• [GOAL OF THE EXERCISE]: Pictures are to be left out, and only the lines below starting at the one with "Сдам комнату для" and ending at the one with "Learn to create" are to be reproduced, each exactly, both ends included.

• [INFORMATION PROVIDED]:
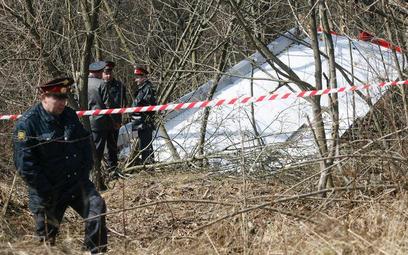 Szczątki prezydenckiego tupolewa w lesie pod Smoleńskiem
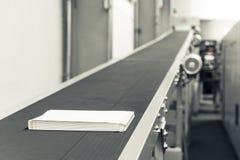 Leerer Buch-Block paginiert die Produktions-Förderbänder, die Transport sind lizenzfreie stockfotos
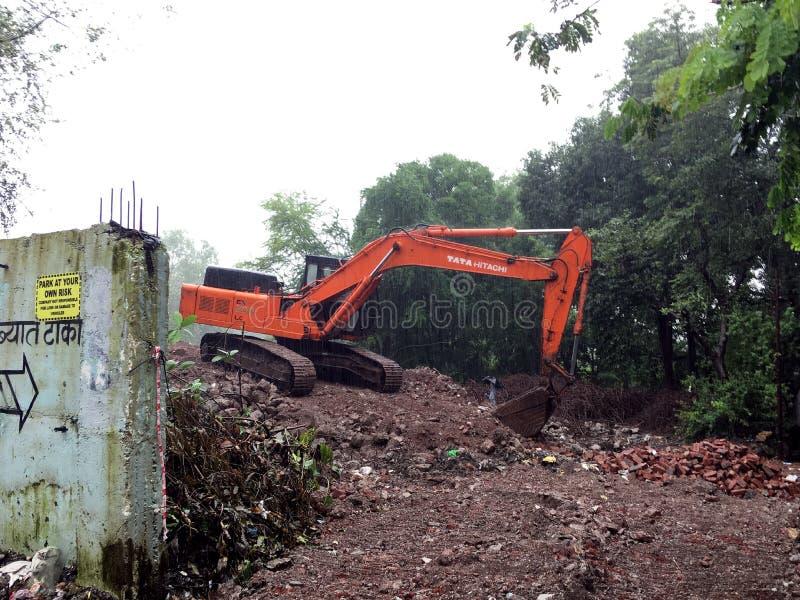 Caterpillar drivande hydrauliskt grävskopaarbete på mumbai för Siddharth den nagar Kalyan easttner maharashtraen arkivbilder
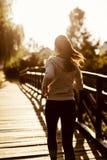 Żeński jogger ćwiczy outdoors obrazy stock
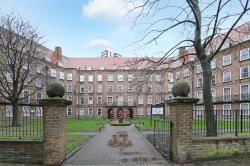 Flat For Sale  London Greater London SE5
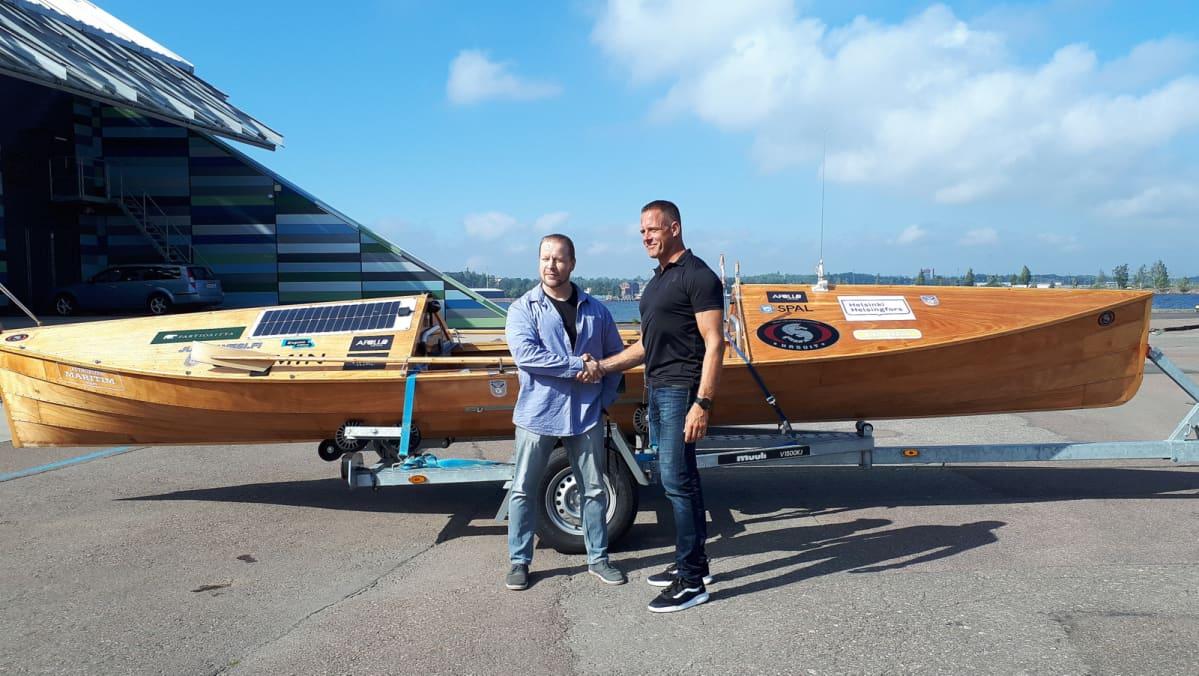 Timo Kunttu ja Jari Saario kättelevät veneen edustalla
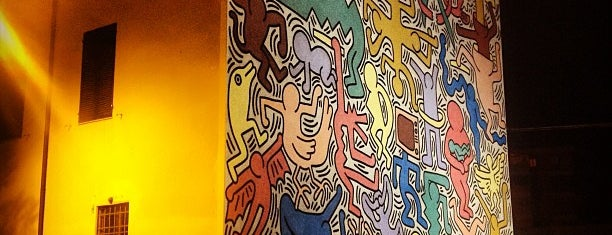 "Murales di Keith Haring ""Tuttomondo"" is one of Pisa in a weekend."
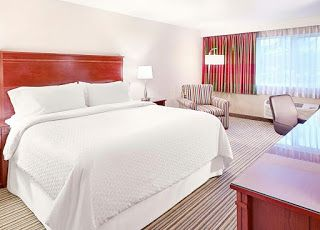 Four Points by Sheraton Bellingham Hotel and Conference Center : Breakfast and Brews Business Package at the Four P...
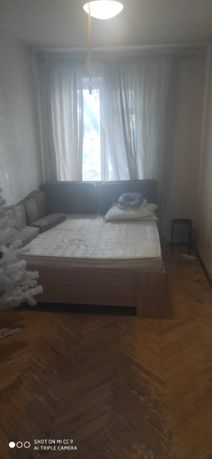 Сдам комнату для девушки Ленинградская пл.м.Дарница!(без хозяев)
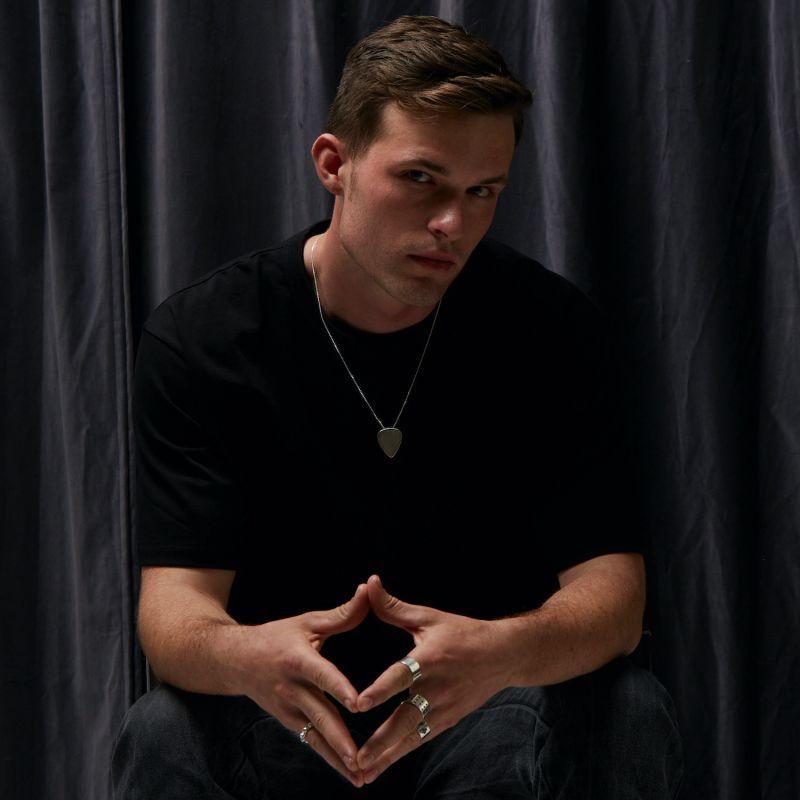 Mens Plectrum Pendant Matt Silver image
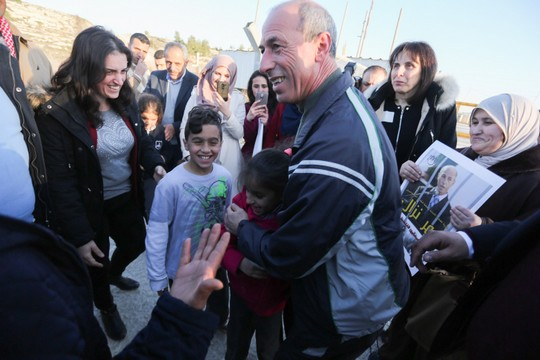 עומר נזאל מתקבל על ידי בני משפחה ותומכים מחוץ לכלא עופר (STR / פלאש90)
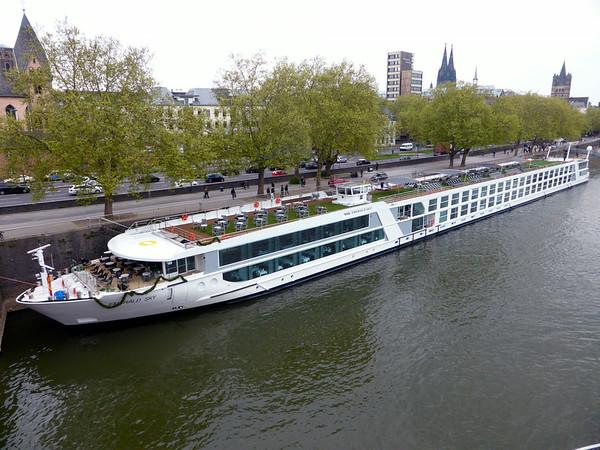 Emerald Sky River Ship 2014
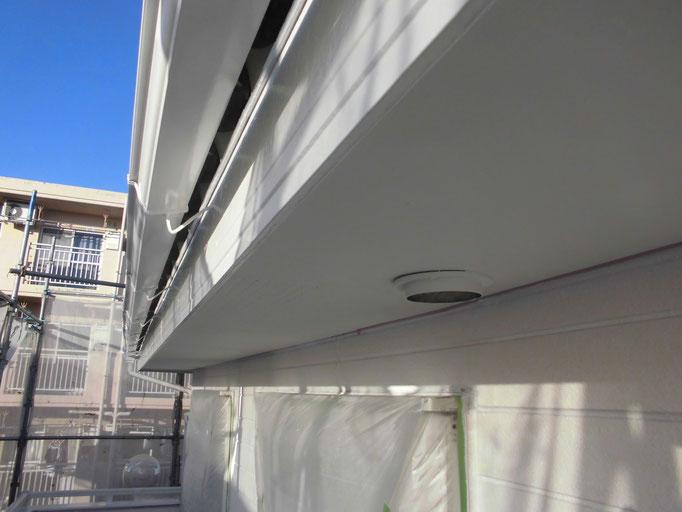 軒樋・破風板/高圧洗浄、下地処理、主材中塗り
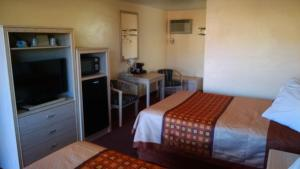 White Sands Motel, Motel  Alamogordo - big - 12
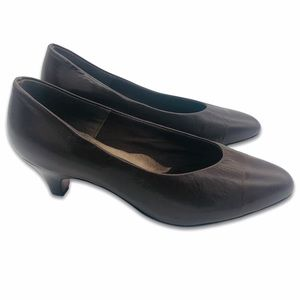 Auditions Brown Leather Pumps Kitten Heels 9 WW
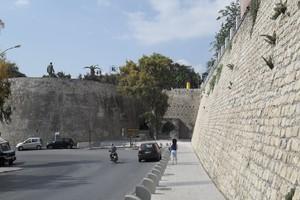 Νεκρή γυναίκα που έπεσε από τα τείχη του Ηρακλείου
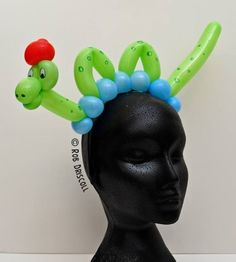 Learn to create more amazing designs on http://www.balloonart.co.il/shop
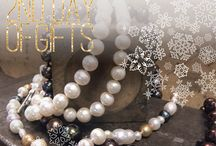 12 DAYS OF HOLIDAY GIFTS / Explore our #designerjewelry #holidaygifts picks for the season. Each piece is classic and becomes a treasured piece for you are the person who you're thinking of... #diamondgifts #diamondrings  #holidaygifts #designerjewelry #giftsforher and #giftsforhim
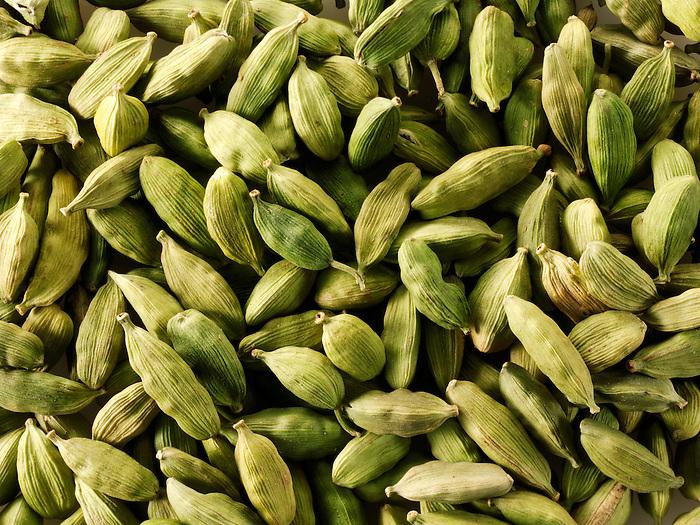 Whole Green Elaichi  Cardamoms pods - Stock Photos
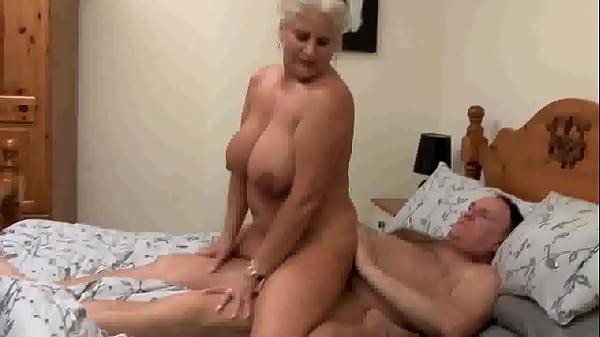 Granny Robyn Ryder Gets Fucked Hard on britishgrannyfuck.com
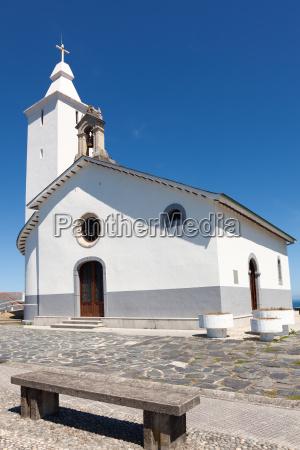 kosciol luarca asturias hiszpania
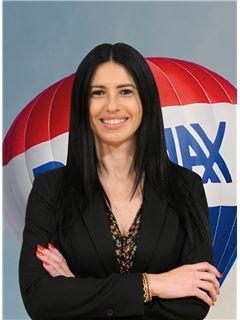 Carla Flores - Membro de Equipa Pedro Guedes - RE/MAX - Market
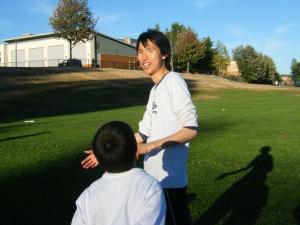 teaching soccer300x272 あなたにぜひ読んでもらいたい!バンクーバー在住者による良質なブログ7選
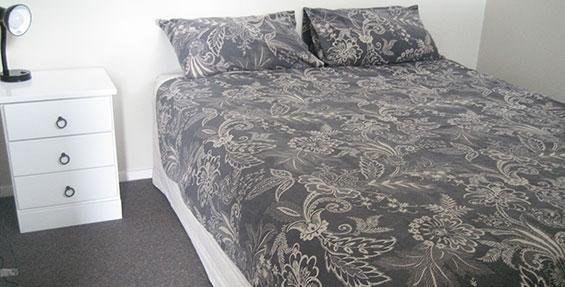 2-room cabin - bed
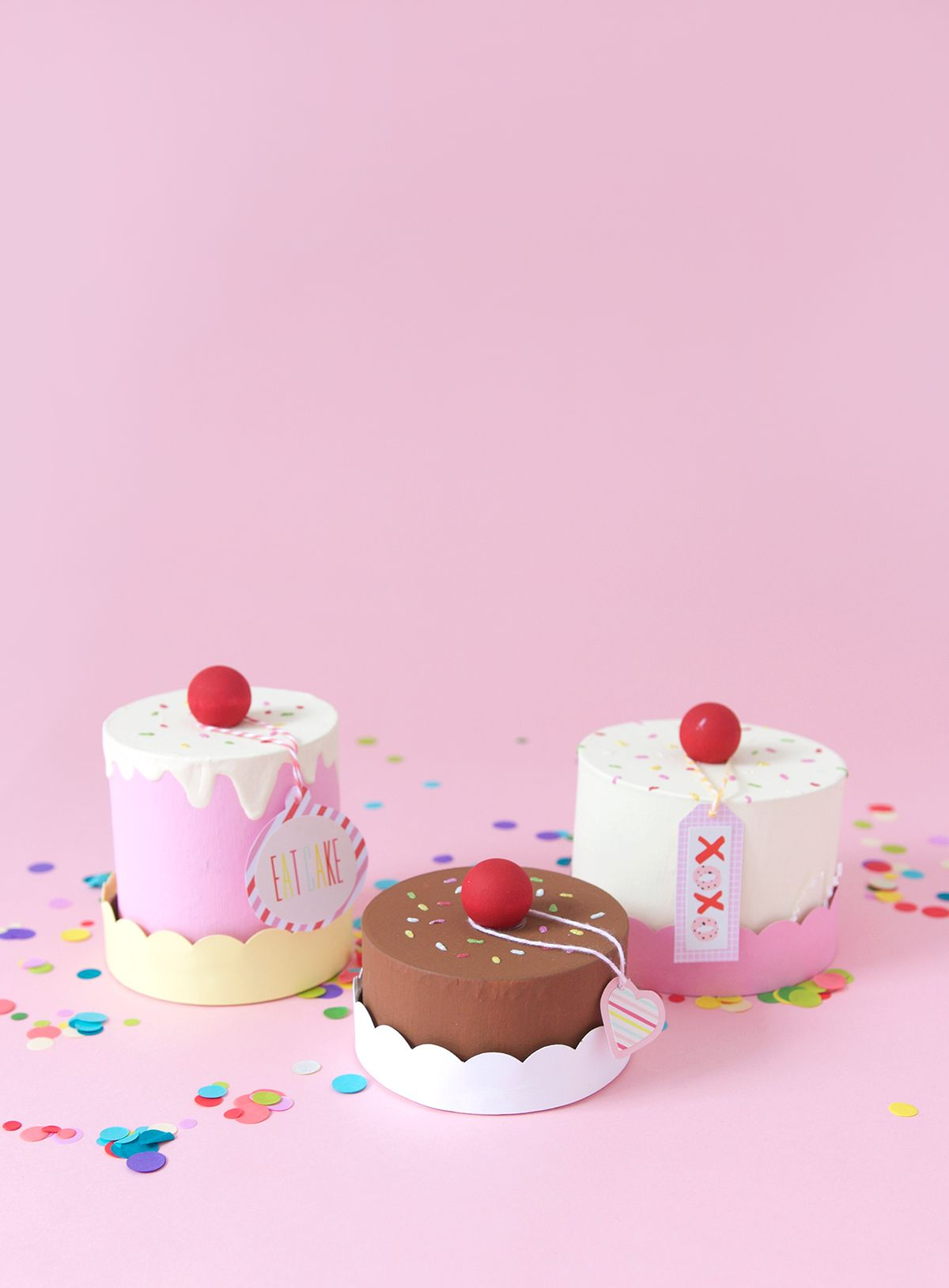 Easy Diy Paper Mache Cake Box Damask Love Diy Paper Paper Mache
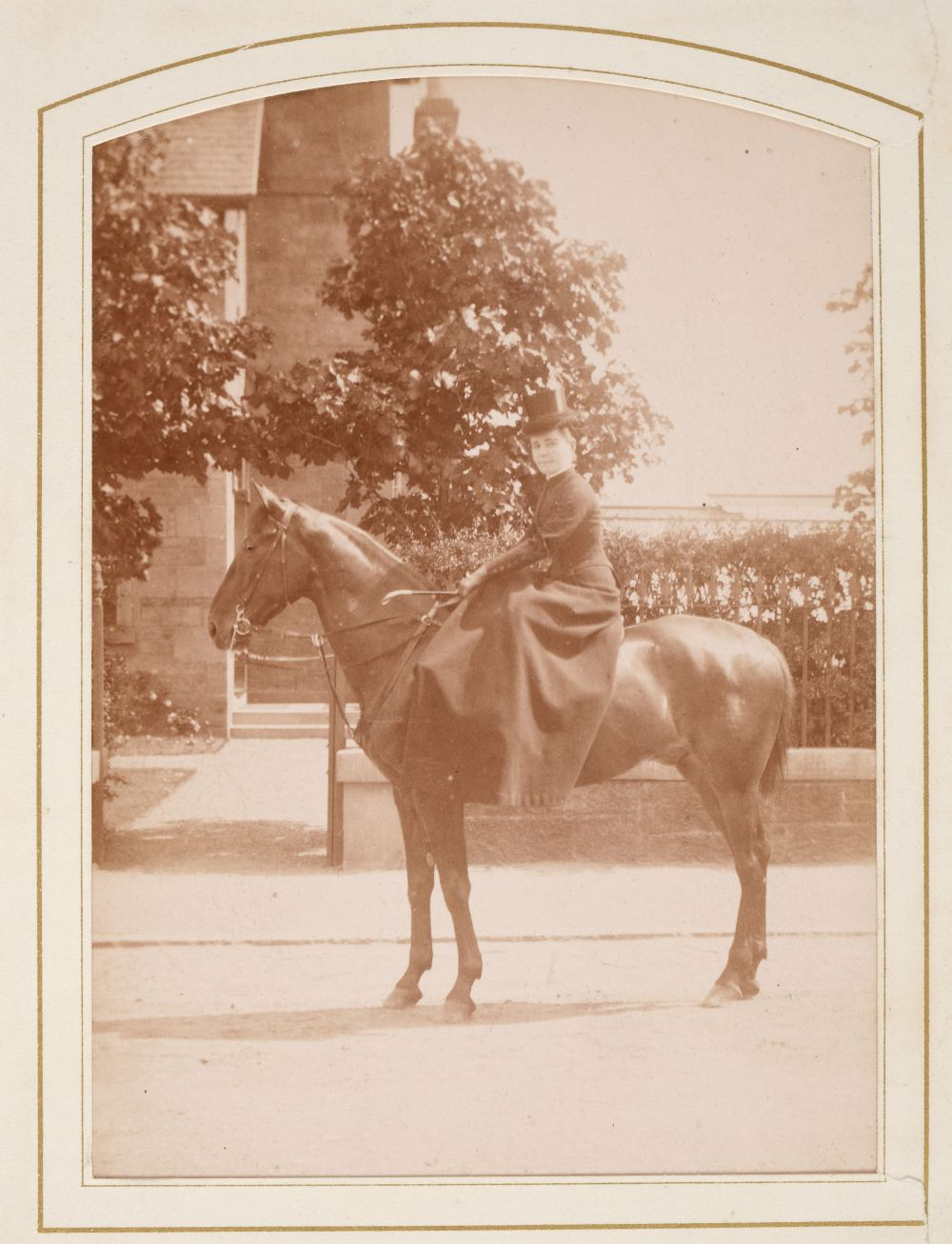 * Cartes de visite. A group of 3 albums of cartes de visite and cabinet cards - Image 20 of 26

• [TASK SOLUTION]:
 Сдам комнату для девушки Ленинградская пл.м.Дарница!(без хозяев)
 Mens Plectrum Pendant Matt Silver image
 עומר נזאל מתקבל על ידי בני משפחה ותומכים מחוץ לכלא עופר (STR / פלאש90)
 Emerald Sky River Ship 2014
 軒樋・破風板/高圧洗浄、下地処理、主材中塗り
 White Sands Motel, Motel  Alamogordo - big - 12
 Auditions Brown Leather Pumps Kitten Heels 9 WW
 Νεκρή γυναίκα που έπεσε από τα τείχη του Ηρακλείου
 Learn to create more amazing designs on http://www.balloonart.co.il/shop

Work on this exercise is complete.